The Garment Worker was commissioned by the International Ladies Garment Workers Union.

Not long after The Garment Worker was installed, Weller conjured up an image of the statue that would commemorate the women and men who died in the fire. She worked well in advance of the 100th anniversary, imagining that in March 2011 her statue or someone's would be unveiled, a daily reminder to passersby of the fire, poor working conditions and how greed can cost lives.

But she was met with resistance.

By 1995, the ILGWU, in existence since 1900, had closed its doors, teaming up with the Amalgamated Clothing and Textile Workers' Union.

According to Weller, there was no interest in commissioning a statue to commemorate the women who died in the fire, not by the former ILGWU, not by foundations, not by city leaders, not by the independently wealthy.

She tried for years.

Now, 100 years later, the anniversary over, the chalk wiped clean from the doorways of houses where the deceased had lived (a temporary reminder by Street Public), there remains no permanent reminder, no spectacle that would get even the fastest paced New Yorkers to slow down and reflect on what happened inside the Triangle Shirtwaist Company 100 years ago on March 25, 1911.

The tragedy significantly affected the course of history in the United States, yet there is no statue.

That begs the obvious question, why?

Why has it not been commemorated? Was there really no funding for a statue? Was there really no interest in remembering NYC's worst fire? Or was it the subject matter, that the statue would commemorate women, that bothered people?

"There is enormous resistance to commemorating women," says Suzanne Scoggins, Director of Women's History at Equal Visibility Everywhere (EVE).

Statistics don't lie.

According to Scoggins, in New York City there are 159 historical statues of people; only five of the 159 of them are of women.

In Washington, DC there is only one memorial expressly dedicated to American women, the Vietnam Women's Memorial. "And it took years to get that approved," says Scoggins. "One opponent actually said that putting up a monument to women veterans of Vietnam made about as much sense as putting up a statue of dogs that had been in Vietnam."

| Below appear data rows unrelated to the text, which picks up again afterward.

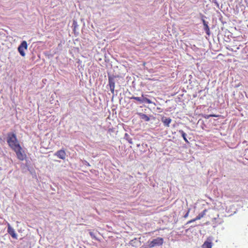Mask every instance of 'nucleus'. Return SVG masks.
Instances as JSON below:
<instances>
[{"label": "nucleus", "instance_id": "obj_1", "mask_svg": "<svg viewBox=\"0 0 248 248\" xmlns=\"http://www.w3.org/2000/svg\"><path fill=\"white\" fill-rule=\"evenodd\" d=\"M7 142L9 147L12 149L17 145H19L16 135L14 133H9L7 134Z\"/></svg>", "mask_w": 248, "mask_h": 248}, {"label": "nucleus", "instance_id": "obj_2", "mask_svg": "<svg viewBox=\"0 0 248 248\" xmlns=\"http://www.w3.org/2000/svg\"><path fill=\"white\" fill-rule=\"evenodd\" d=\"M12 150L15 151L16 155L17 158L19 160L23 161L26 158V155L20 144L17 145V146L12 149Z\"/></svg>", "mask_w": 248, "mask_h": 248}, {"label": "nucleus", "instance_id": "obj_3", "mask_svg": "<svg viewBox=\"0 0 248 248\" xmlns=\"http://www.w3.org/2000/svg\"><path fill=\"white\" fill-rule=\"evenodd\" d=\"M130 98L131 99H134L136 100L137 101L139 102V103H147V104H153L154 106H155V104L152 102V101L147 98L146 97H144L143 94L141 95V96L140 97H135L134 96H132V97H130Z\"/></svg>", "mask_w": 248, "mask_h": 248}, {"label": "nucleus", "instance_id": "obj_4", "mask_svg": "<svg viewBox=\"0 0 248 248\" xmlns=\"http://www.w3.org/2000/svg\"><path fill=\"white\" fill-rule=\"evenodd\" d=\"M164 242V240L161 237H157L155 239H153L152 241L149 242V248H153L155 246H160L162 245Z\"/></svg>", "mask_w": 248, "mask_h": 248}, {"label": "nucleus", "instance_id": "obj_5", "mask_svg": "<svg viewBox=\"0 0 248 248\" xmlns=\"http://www.w3.org/2000/svg\"><path fill=\"white\" fill-rule=\"evenodd\" d=\"M27 48L28 45L27 42L26 41H23L17 48L18 51L22 56L24 57L25 56L24 49L27 50Z\"/></svg>", "mask_w": 248, "mask_h": 248}, {"label": "nucleus", "instance_id": "obj_6", "mask_svg": "<svg viewBox=\"0 0 248 248\" xmlns=\"http://www.w3.org/2000/svg\"><path fill=\"white\" fill-rule=\"evenodd\" d=\"M59 158L64 160L66 158V153L64 150H60L57 151L55 154Z\"/></svg>", "mask_w": 248, "mask_h": 248}, {"label": "nucleus", "instance_id": "obj_7", "mask_svg": "<svg viewBox=\"0 0 248 248\" xmlns=\"http://www.w3.org/2000/svg\"><path fill=\"white\" fill-rule=\"evenodd\" d=\"M108 78L109 88H115L116 77L114 76H108Z\"/></svg>", "mask_w": 248, "mask_h": 248}, {"label": "nucleus", "instance_id": "obj_8", "mask_svg": "<svg viewBox=\"0 0 248 248\" xmlns=\"http://www.w3.org/2000/svg\"><path fill=\"white\" fill-rule=\"evenodd\" d=\"M161 121L166 126L169 127L170 123L171 122V119L170 118L163 117L161 118Z\"/></svg>", "mask_w": 248, "mask_h": 248}, {"label": "nucleus", "instance_id": "obj_9", "mask_svg": "<svg viewBox=\"0 0 248 248\" xmlns=\"http://www.w3.org/2000/svg\"><path fill=\"white\" fill-rule=\"evenodd\" d=\"M7 232L13 238H16V234L14 229L10 226V224H8Z\"/></svg>", "mask_w": 248, "mask_h": 248}, {"label": "nucleus", "instance_id": "obj_10", "mask_svg": "<svg viewBox=\"0 0 248 248\" xmlns=\"http://www.w3.org/2000/svg\"><path fill=\"white\" fill-rule=\"evenodd\" d=\"M202 21L204 26V30H205L206 34L208 35L210 34L209 27L208 26V22H206L204 19H202Z\"/></svg>", "mask_w": 248, "mask_h": 248}, {"label": "nucleus", "instance_id": "obj_11", "mask_svg": "<svg viewBox=\"0 0 248 248\" xmlns=\"http://www.w3.org/2000/svg\"><path fill=\"white\" fill-rule=\"evenodd\" d=\"M212 243L211 240H209L208 238L207 239V240L205 241L202 246V248H212Z\"/></svg>", "mask_w": 248, "mask_h": 248}, {"label": "nucleus", "instance_id": "obj_12", "mask_svg": "<svg viewBox=\"0 0 248 248\" xmlns=\"http://www.w3.org/2000/svg\"><path fill=\"white\" fill-rule=\"evenodd\" d=\"M207 212L206 209H204L202 212L200 213L195 218L197 220L201 219L206 214Z\"/></svg>", "mask_w": 248, "mask_h": 248}, {"label": "nucleus", "instance_id": "obj_13", "mask_svg": "<svg viewBox=\"0 0 248 248\" xmlns=\"http://www.w3.org/2000/svg\"><path fill=\"white\" fill-rule=\"evenodd\" d=\"M179 133L181 134L183 139L186 143H189V141H188L187 139L186 138V134L184 132V131L182 130H179L178 131Z\"/></svg>", "mask_w": 248, "mask_h": 248}, {"label": "nucleus", "instance_id": "obj_14", "mask_svg": "<svg viewBox=\"0 0 248 248\" xmlns=\"http://www.w3.org/2000/svg\"><path fill=\"white\" fill-rule=\"evenodd\" d=\"M139 115L141 119L144 120L145 121L148 122L150 120L149 117L144 114L139 113Z\"/></svg>", "mask_w": 248, "mask_h": 248}, {"label": "nucleus", "instance_id": "obj_15", "mask_svg": "<svg viewBox=\"0 0 248 248\" xmlns=\"http://www.w3.org/2000/svg\"><path fill=\"white\" fill-rule=\"evenodd\" d=\"M211 1H212V2L215 4V5L217 6V8H219V4L217 2V0H211Z\"/></svg>", "mask_w": 248, "mask_h": 248}, {"label": "nucleus", "instance_id": "obj_16", "mask_svg": "<svg viewBox=\"0 0 248 248\" xmlns=\"http://www.w3.org/2000/svg\"><path fill=\"white\" fill-rule=\"evenodd\" d=\"M77 22L75 20H74L73 23V26L74 27V30H75L76 28L77 27Z\"/></svg>", "mask_w": 248, "mask_h": 248}, {"label": "nucleus", "instance_id": "obj_17", "mask_svg": "<svg viewBox=\"0 0 248 248\" xmlns=\"http://www.w3.org/2000/svg\"><path fill=\"white\" fill-rule=\"evenodd\" d=\"M197 219H196V218H193L192 219H191L190 220H189L187 222V224H189V223H191L192 222H195V221H196Z\"/></svg>", "mask_w": 248, "mask_h": 248}, {"label": "nucleus", "instance_id": "obj_18", "mask_svg": "<svg viewBox=\"0 0 248 248\" xmlns=\"http://www.w3.org/2000/svg\"><path fill=\"white\" fill-rule=\"evenodd\" d=\"M189 211H190V209H189L188 210V211L187 212V213L184 216V218H186L188 216Z\"/></svg>", "mask_w": 248, "mask_h": 248}, {"label": "nucleus", "instance_id": "obj_19", "mask_svg": "<svg viewBox=\"0 0 248 248\" xmlns=\"http://www.w3.org/2000/svg\"><path fill=\"white\" fill-rule=\"evenodd\" d=\"M218 115H215V114H210L207 116V118H208L210 117H218Z\"/></svg>", "mask_w": 248, "mask_h": 248}, {"label": "nucleus", "instance_id": "obj_20", "mask_svg": "<svg viewBox=\"0 0 248 248\" xmlns=\"http://www.w3.org/2000/svg\"><path fill=\"white\" fill-rule=\"evenodd\" d=\"M90 234L92 238H95V237L93 232H90Z\"/></svg>", "mask_w": 248, "mask_h": 248}, {"label": "nucleus", "instance_id": "obj_21", "mask_svg": "<svg viewBox=\"0 0 248 248\" xmlns=\"http://www.w3.org/2000/svg\"><path fill=\"white\" fill-rule=\"evenodd\" d=\"M114 88H109V89H110V91H111V93H112V94H114Z\"/></svg>", "mask_w": 248, "mask_h": 248}, {"label": "nucleus", "instance_id": "obj_22", "mask_svg": "<svg viewBox=\"0 0 248 248\" xmlns=\"http://www.w3.org/2000/svg\"><path fill=\"white\" fill-rule=\"evenodd\" d=\"M202 90H201V91H200L199 92V93H202Z\"/></svg>", "mask_w": 248, "mask_h": 248}, {"label": "nucleus", "instance_id": "obj_23", "mask_svg": "<svg viewBox=\"0 0 248 248\" xmlns=\"http://www.w3.org/2000/svg\"><path fill=\"white\" fill-rule=\"evenodd\" d=\"M151 107H153L154 108H155V107L153 106H151Z\"/></svg>", "mask_w": 248, "mask_h": 248}, {"label": "nucleus", "instance_id": "obj_24", "mask_svg": "<svg viewBox=\"0 0 248 248\" xmlns=\"http://www.w3.org/2000/svg\"><path fill=\"white\" fill-rule=\"evenodd\" d=\"M247 27H248V25H247Z\"/></svg>", "mask_w": 248, "mask_h": 248}]
</instances>
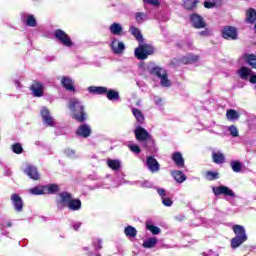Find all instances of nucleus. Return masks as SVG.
<instances>
[{
  "label": "nucleus",
  "instance_id": "40",
  "mask_svg": "<svg viewBox=\"0 0 256 256\" xmlns=\"http://www.w3.org/2000/svg\"><path fill=\"white\" fill-rule=\"evenodd\" d=\"M196 61H199V56L193 54H188L187 56L182 58V62H184L185 64L196 63Z\"/></svg>",
  "mask_w": 256,
  "mask_h": 256
},
{
  "label": "nucleus",
  "instance_id": "10",
  "mask_svg": "<svg viewBox=\"0 0 256 256\" xmlns=\"http://www.w3.org/2000/svg\"><path fill=\"white\" fill-rule=\"evenodd\" d=\"M41 117L44 125L46 127H53L55 125V120L53 119V116H51V112L48 108L44 107L41 110Z\"/></svg>",
  "mask_w": 256,
  "mask_h": 256
},
{
  "label": "nucleus",
  "instance_id": "32",
  "mask_svg": "<svg viewBox=\"0 0 256 256\" xmlns=\"http://www.w3.org/2000/svg\"><path fill=\"white\" fill-rule=\"evenodd\" d=\"M244 59L252 69H256V55L255 54H246L244 55Z\"/></svg>",
  "mask_w": 256,
  "mask_h": 256
},
{
  "label": "nucleus",
  "instance_id": "46",
  "mask_svg": "<svg viewBox=\"0 0 256 256\" xmlns=\"http://www.w3.org/2000/svg\"><path fill=\"white\" fill-rule=\"evenodd\" d=\"M12 151L16 153V155H21V153H23V146H21L20 143L13 144Z\"/></svg>",
  "mask_w": 256,
  "mask_h": 256
},
{
  "label": "nucleus",
  "instance_id": "51",
  "mask_svg": "<svg viewBox=\"0 0 256 256\" xmlns=\"http://www.w3.org/2000/svg\"><path fill=\"white\" fill-rule=\"evenodd\" d=\"M162 204L164 207H171L173 205V200H171V198L165 197L162 199Z\"/></svg>",
  "mask_w": 256,
  "mask_h": 256
},
{
  "label": "nucleus",
  "instance_id": "55",
  "mask_svg": "<svg viewBox=\"0 0 256 256\" xmlns=\"http://www.w3.org/2000/svg\"><path fill=\"white\" fill-rule=\"evenodd\" d=\"M140 187H143L144 189H151V187H153V184L149 181H144L140 183Z\"/></svg>",
  "mask_w": 256,
  "mask_h": 256
},
{
  "label": "nucleus",
  "instance_id": "57",
  "mask_svg": "<svg viewBox=\"0 0 256 256\" xmlns=\"http://www.w3.org/2000/svg\"><path fill=\"white\" fill-rule=\"evenodd\" d=\"M154 103H156V105H163V99L155 96L154 97Z\"/></svg>",
  "mask_w": 256,
  "mask_h": 256
},
{
  "label": "nucleus",
  "instance_id": "47",
  "mask_svg": "<svg viewBox=\"0 0 256 256\" xmlns=\"http://www.w3.org/2000/svg\"><path fill=\"white\" fill-rule=\"evenodd\" d=\"M206 179L208 181H215V179H219V173L208 171L206 173Z\"/></svg>",
  "mask_w": 256,
  "mask_h": 256
},
{
  "label": "nucleus",
  "instance_id": "20",
  "mask_svg": "<svg viewBox=\"0 0 256 256\" xmlns=\"http://www.w3.org/2000/svg\"><path fill=\"white\" fill-rule=\"evenodd\" d=\"M31 89L34 97H43V91L45 90L43 84L40 82H34Z\"/></svg>",
  "mask_w": 256,
  "mask_h": 256
},
{
  "label": "nucleus",
  "instance_id": "19",
  "mask_svg": "<svg viewBox=\"0 0 256 256\" xmlns=\"http://www.w3.org/2000/svg\"><path fill=\"white\" fill-rule=\"evenodd\" d=\"M110 33L116 35V37L123 36V26L117 22H114L109 27Z\"/></svg>",
  "mask_w": 256,
  "mask_h": 256
},
{
  "label": "nucleus",
  "instance_id": "8",
  "mask_svg": "<svg viewBox=\"0 0 256 256\" xmlns=\"http://www.w3.org/2000/svg\"><path fill=\"white\" fill-rule=\"evenodd\" d=\"M23 173H25V175H27L30 179H32L33 181H39L40 179V175H39V171H37V167L31 165V164H27L25 168H23Z\"/></svg>",
  "mask_w": 256,
  "mask_h": 256
},
{
  "label": "nucleus",
  "instance_id": "6",
  "mask_svg": "<svg viewBox=\"0 0 256 256\" xmlns=\"http://www.w3.org/2000/svg\"><path fill=\"white\" fill-rule=\"evenodd\" d=\"M190 24L194 27V29H205V27H207L205 18L197 13L190 15Z\"/></svg>",
  "mask_w": 256,
  "mask_h": 256
},
{
  "label": "nucleus",
  "instance_id": "26",
  "mask_svg": "<svg viewBox=\"0 0 256 256\" xmlns=\"http://www.w3.org/2000/svg\"><path fill=\"white\" fill-rule=\"evenodd\" d=\"M106 163L107 166L112 169V171H119V169H121V162L119 160L108 158Z\"/></svg>",
  "mask_w": 256,
  "mask_h": 256
},
{
  "label": "nucleus",
  "instance_id": "27",
  "mask_svg": "<svg viewBox=\"0 0 256 256\" xmlns=\"http://www.w3.org/2000/svg\"><path fill=\"white\" fill-rule=\"evenodd\" d=\"M172 177L175 179L176 183H183L187 180V176L179 170L172 171Z\"/></svg>",
  "mask_w": 256,
  "mask_h": 256
},
{
  "label": "nucleus",
  "instance_id": "28",
  "mask_svg": "<svg viewBox=\"0 0 256 256\" xmlns=\"http://www.w3.org/2000/svg\"><path fill=\"white\" fill-rule=\"evenodd\" d=\"M131 35L135 37L140 43H143V35H141V30L135 26H131L129 29Z\"/></svg>",
  "mask_w": 256,
  "mask_h": 256
},
{
  "label": "nucleus",
  "instance_id": "12",
  "mask_svg": "<svg viewBox=\"0 0 256 256\" xmlns=\"http://www.w3.org/2000/svg\"><path fill=\"white\" fill-rule=\"evenodd\" d=\"M238 75L240 79H244L245 81L249 80L251 82V77L256 75V73H254L251 68L243 66L238 70Z\"/></svg>",
  "mask_w": 256,
  "mask_h": 256
},
{
  "label": "nucleus",
  "instance_id": "4",
  "mask_svg": "<svg viewBox=\"0 0 256 256\" xmlns=\"http://www.w3.org/2000/svg\"><path fill=\"white\" fill-rule=\"evenodd\" d=\"M212 191L215 197H219L220 195H222L223 197H230L231 199H235V197H237L235 195V192L225 185L213 186Z\"/></svg>",
  "mask_w": 256,
  "mask_h": 256
},
{
  "label": "nucleus",
  "instance_id": "39",
  "mask_svg": "<svg viewBox=\"0 0 256 256\" xmlns=\"http://www.w3.org/2000/svg\"><path fill=\"white\" fill-rule=\"evenodd\" d=\"M106 97L109 99V101H118L119 92L115 90H107Z\"/></svg>",
  "mask_w": 256,
  "mask_h": 256
},
{
  "label": "nucleus",
  "instance_id": "31",
  "mask_svg": "<svg viewBox=\"0 0 256 256\" xmlns=\"http://www.w3.org/2000/svg\"><path fill=\"white\" fill-rule=\"evenodd\" d=\"M246 21L247 23H255L256 21V10L250 8L246 11Z\"/></svg>",
  "mask_w": 256,
  "mask_h": 256
},
{
  "label": "nucleus",
  "instance_id": "30",
  "mask_svg": "<svg viewBox=\"0 0 256 256\" xmlns=\"http://www.w3.org/2000/svg\"><path fill=\"white\" fill-rule=\"evenodd\" d=\"M151 74L155 75L159 79H162L163 77H165L167 75V71L161 67H154L151 70Z\"/></svg>",
  "mask_w": 256,
  "mask_h": 256
},
{
  "label": "nucleus",
  "instance_id": "35",
  "mask_svg": "<svg viewBox=\"0 0 256 256\" xmlns=\"http://www.w3.org/2000/svg\"><path fill=\"white\" fill-rule=\"evenodd\" d=\"M226 117H227L228 121H237V119H239L240 115H239V112H237V110L229 109L226 112Z\"/></svg>",
  "mask_w": 256,
  "mask_h": 256
},
{
  "label": "nucleus",
  "instance_id": "22",
  "mask_svg": "<svg viewBox=\"0 0 256 256\" xmlns=\"http://www.w3.org/2000/svg\"><path fill=\"white\" fill-rule=\"evenodd\" d=\"M132 115L135 117L137 123H139L140 125H143V123H145V115L143 114V111L132 107Z\"/></svg>",
  "mask_w": 256,
  "mask_h": 256
},
{
  "label": "nucleus",
  "instance_id": "2",
  "mask_svg": "<svg viewBox=\"0 0 256 256\" xmlns=\"http://www.w3.org/2000/svg\"><path fill=\"white\" fill-rule=\"evenodd\" d=\"M54 37L56 41H58V43H60L64 47H68L69 49H71V47H74L75 45V43H73V40H71V36H69V34L61 29H57L54 32Z\"/></svg>",
  "mask_w": 256,
  "mask_h": 256
},
{
  "label": "nucleus",
  "instance_id": "17",
  "mask_svg": "<svg viewBox=\"0 0 256 256\" xmlns=\"http://www.w3.org/2000/svg\"><path fill=\"white\" fill-rule=\"evenodd\" d=\"M75 82H73V79L67 77V76H63L61 78V84L63 85V87L65 88L66 91H72L75 92Z\"/></svg>",
  "mask_w": 256,
  "mask_h": 256
},
{
  "label": "nucleus",
  "instance_id": "60",
  "mask_svg": "<svg viewBox=\"0 0 256 256\" xmlns=\"http://www.w3.org/2000/svg\"><path fill=\"white\" fill-rule=\"evenodd\" d=\"M15 85L18 89H21V82L15 81Z\"/></svg>",
  "mask_w": 256,
  "mask_h": 256
},
{
  "label": "nucleus",
  "instance_id": "29",
  "mask_svg": "<svg viewBox=\"0 0 256 256\" xmlns=\"http://www.w3.org/2000/svg\"><path fill=\"white\" fill-rule=\"evenodd\" d=\"M57 191H59V186L56 184H48L44 186L45 195H53L54 193H57Z\"/></svg>",
  "mask_w": 256,
  "mask_h": 256
},
{
  "label": "nucleus",
  "instance_id": "25",
  "mask_svg": "<svg viewBox=\"0 0 256 256\" xmlns=\"http://www.w3.org/2000/svg\"><path fill=\"white\" fill-rule=\"evenodd\" d=\"M232 230L235 234V237H247V232L245 231V227L239 224H236L232 227Z\"/></svg>",
  "mask_w": 256,
  "mask_h": 256
},
{
  "label": "nucleus",
  "instance_id": "3",
  "mask_svg": "<svg viewBox=\"0 0 256 256\" xmlns=\"http://www.w3.org/2000/svg\"><path fill=\"white\" fill-rule=\"evenodd\" d=\"M153 51H155L153 46L140 43L139 47L135 49L134 53L137 59L145 60L147 57H149V55H153Z\"/></svg>",
  "mask_w": 256,
  "mask_h": 256
},
{
  "label": "nucleus",
  "instance_id": "54",
  "mask_svg": "<svg viewBox=\"0 0 256 256\" xmlns=\"http://www.w3.org/2000/svg\"><path fill=\"white\" fill-rule=\"evenodd\" d=\"M217 4L215 2H211V1H206L204 2V7L206 9H213V7H216Z\"/></svg>",
  "mask_w": 256,
  "mask_h": 256
},
{
  "label": "nucleus",
  "instance_id": "45",
  "mask_svg": "<svg viewBox=\"0 0 256 256\" xmlns=\"http://www.w3.org/2000/svg\"><path fill=\"white\" fill-rule=\"evenodd\" d=\"M228 131L231 137H239V129L235 125H231L228 127Z\"/></svg>",
  "mask_w": 256,
  "mask_h": 256
},
{
  "label": "nucleus",
  "instance_id": "1",
  "mask_svg": "<svg viewBox=\"0 0 256 256\" xmlns=\"http://www.w3.org/2000/svg\"><path fill=\"white\" fill-rule=\"evenodd\" d=\"M68 107L72 113L73 119H75L79 123H83L84 121H87L85 106H83V103L79 99L77 98L70 99Z\"/></svg>",
  "mask_w": 256,
  "mask_h": 256
},
{
  "label": "nucleus",
  "instance_id": "16",
  "mask_svg": "<svg viewBox=\"0 0 256 256\" xmlns=\"http://www.w3.org/2000/svg\"><path fill=\"white\" fill-rule=\"evenodd\" d=\"M146 165L151 173H157V171H159V162H157V159H154L152 156L147 158Z\"/></svg>",
  "mask_w": 256,
  "mask_h": 256
},
{
  "label": "nucleus",
  "instance_id": "49",
  "mask_svg": "<svg viewBox=\"0 0 256 256\" xmlns=\"http://www.w3.org/2000/svg\"><path fill=\"white\" fill-rule=\"evenodd\" d=\"M144 3H148V5H152V7H160L161 0H143Z\"/></svg>",
  "mask_w": 256,
  "mask_h": 256
},
{
  "label": "nucleus",
  "instance_id": "11",
  "mask_svg": "<svg viewBox=\"0 0 256 256\" xmlns=\"http://www.w3.org/2000/svg\"><path fill=\"white\" fill-rule=\"evenodd\" d=\"M91 132V126H89L88 124H81L76 130V135H78V137H83L84 139H87V137L91 136Z\"/></svg>",
  "mask_w": 256,
  "mask_h": 256
},
{
  "label": "nucleus",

And so, as a city and a nation commemorates the Triangle Fire, there remains no memorial to the 120 women and 26 men who died.

There were lists of events.

There were makeshift shirts that people held up and waved in the air.

And, among other events, there was a walking tour to commemorate the Triangle Fire that met at Lincoln Statue at Union Square Park.

Did organizers not even notice the irony of this meeting place? The void that required Lincoln to pinch-hit.

Tomorrow and the next day and months after that, the events will be over, images will be gone forever and we will still only be able to cling to the scraps of memories of the forgotten who perished in the Triangle Shirtwaist Factory fire in March 1911.